(Set problem): Reproduce every line of the items below verbatim, but omit the pictures.

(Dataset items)

## begin

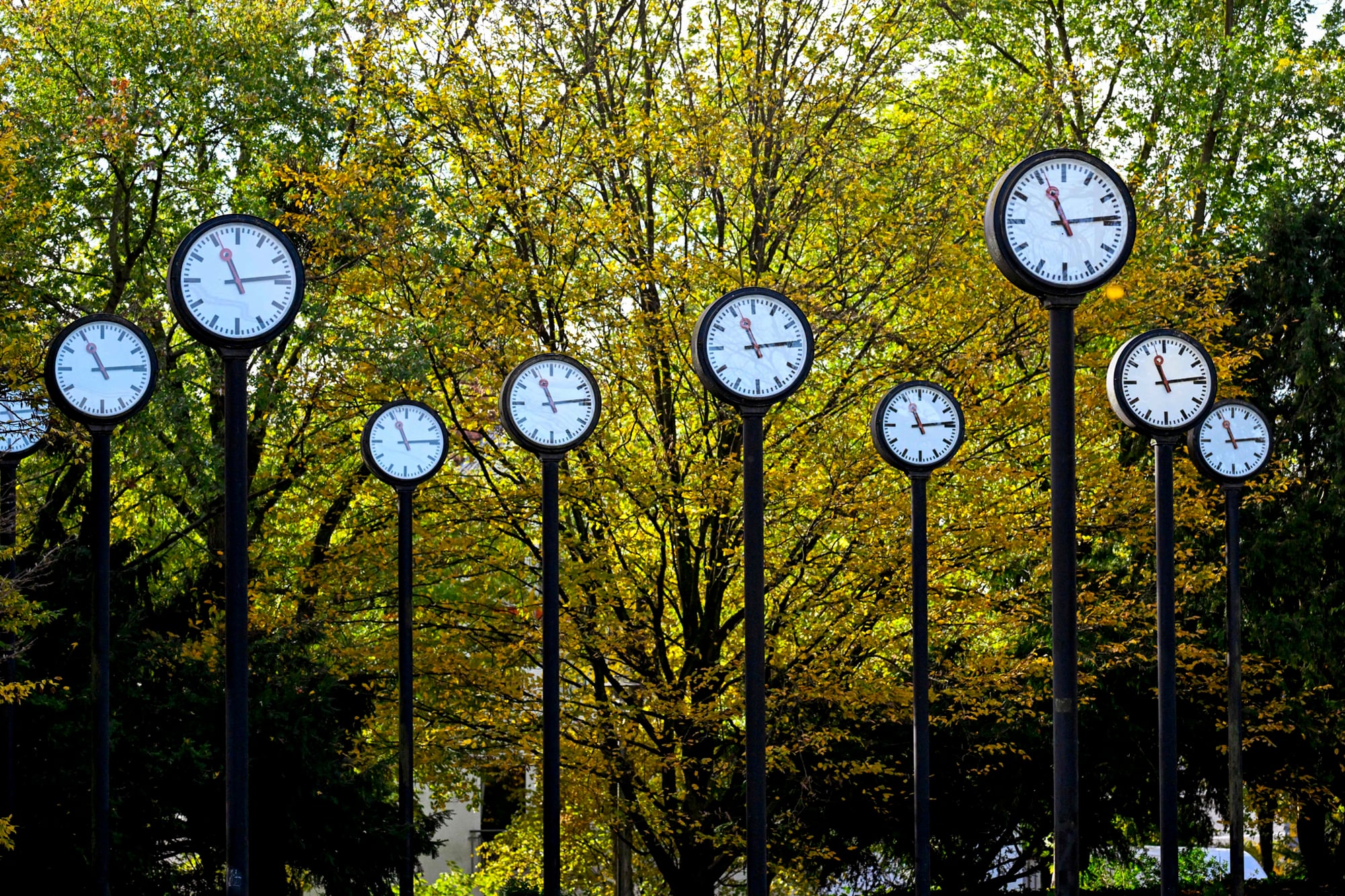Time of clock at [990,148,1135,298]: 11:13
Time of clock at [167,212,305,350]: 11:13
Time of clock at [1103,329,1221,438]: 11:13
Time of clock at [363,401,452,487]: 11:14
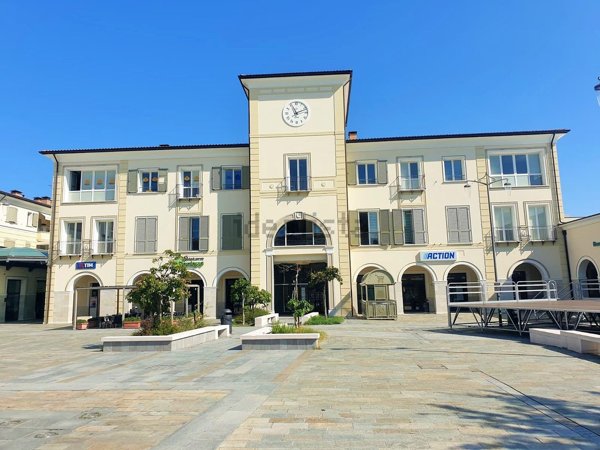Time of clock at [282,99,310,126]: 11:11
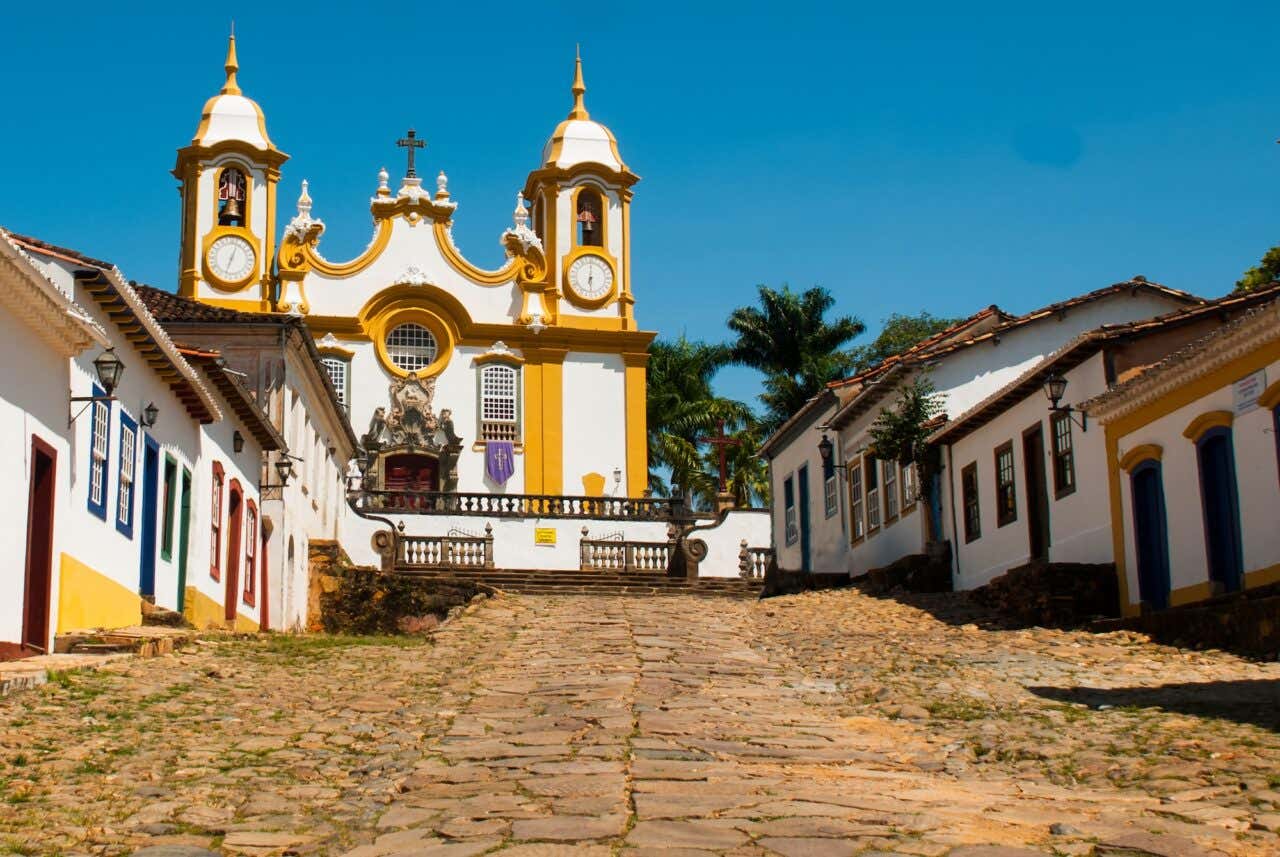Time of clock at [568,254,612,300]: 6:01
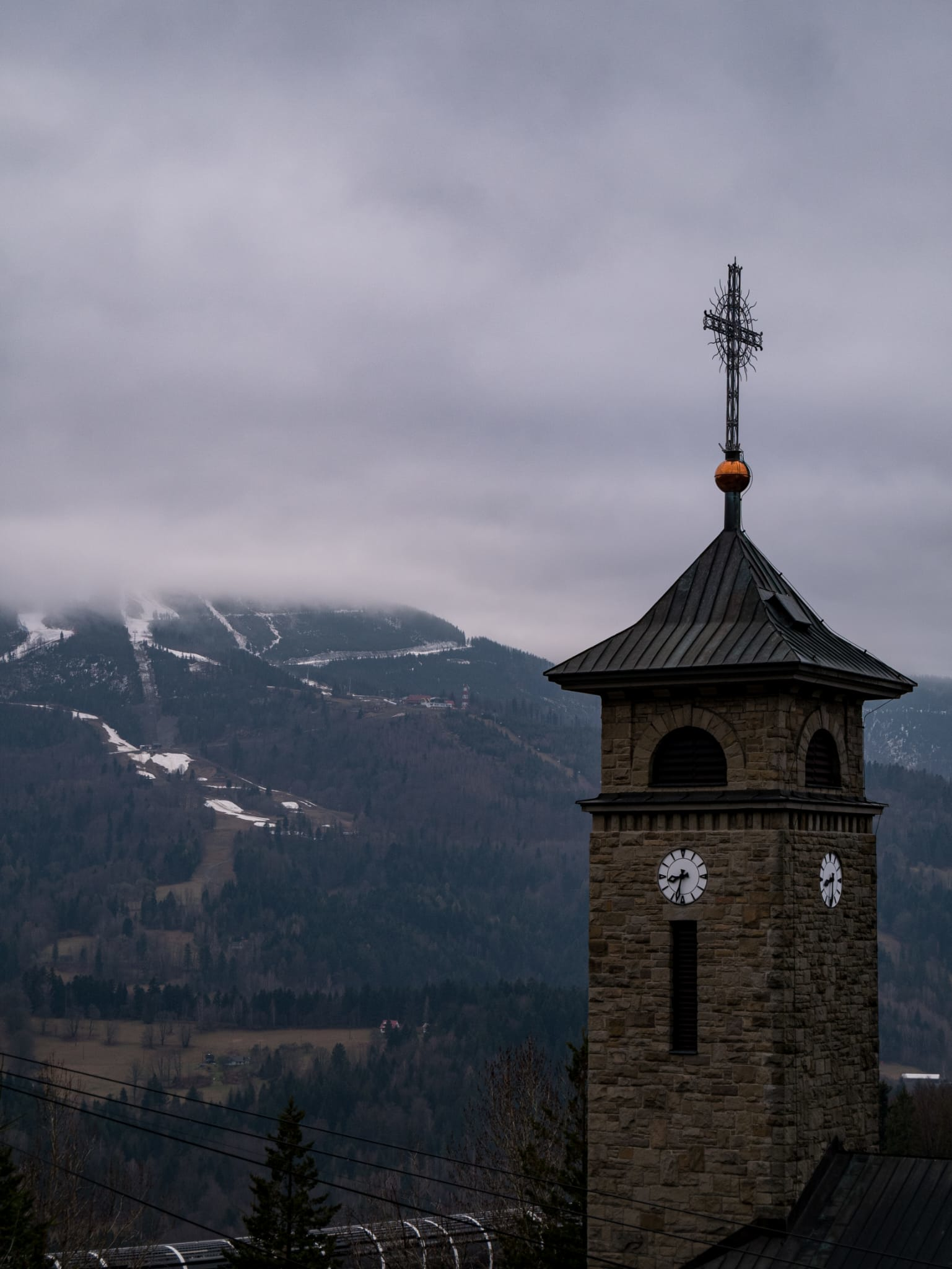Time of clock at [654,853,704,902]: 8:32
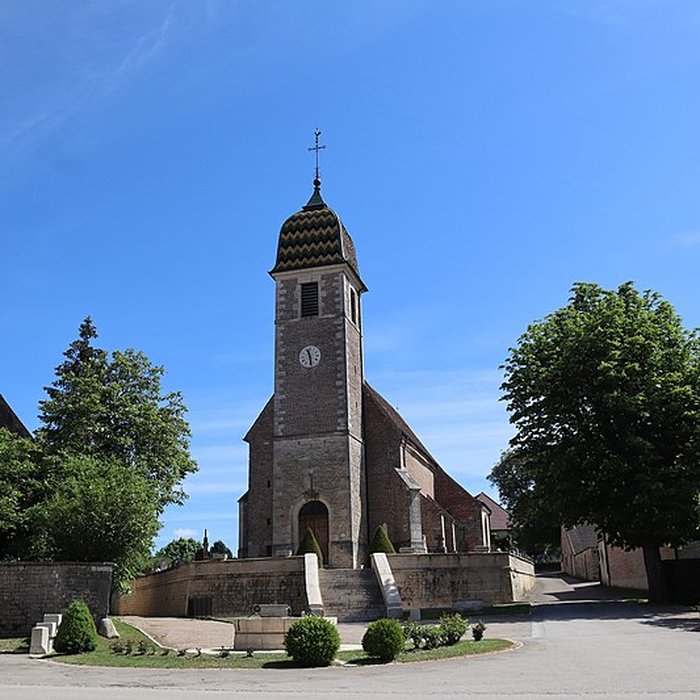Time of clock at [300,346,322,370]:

## end

(Task solution):
Time of clock at [990,148,1135,298]: 11:13
Time of clock at [167,212,305,350]: 11:13
Time of clock at [1103,329,1221,438]: 11:13
Time of clock at [363,401,452,487]: 11:14
Time of clock at [282,99,310,126]: 11:11
Time of clock at [568,254,612,300]: 6:01
Time of clock at [654,853,704,902]: 8:32
Time of clock at [300,346,322,370]:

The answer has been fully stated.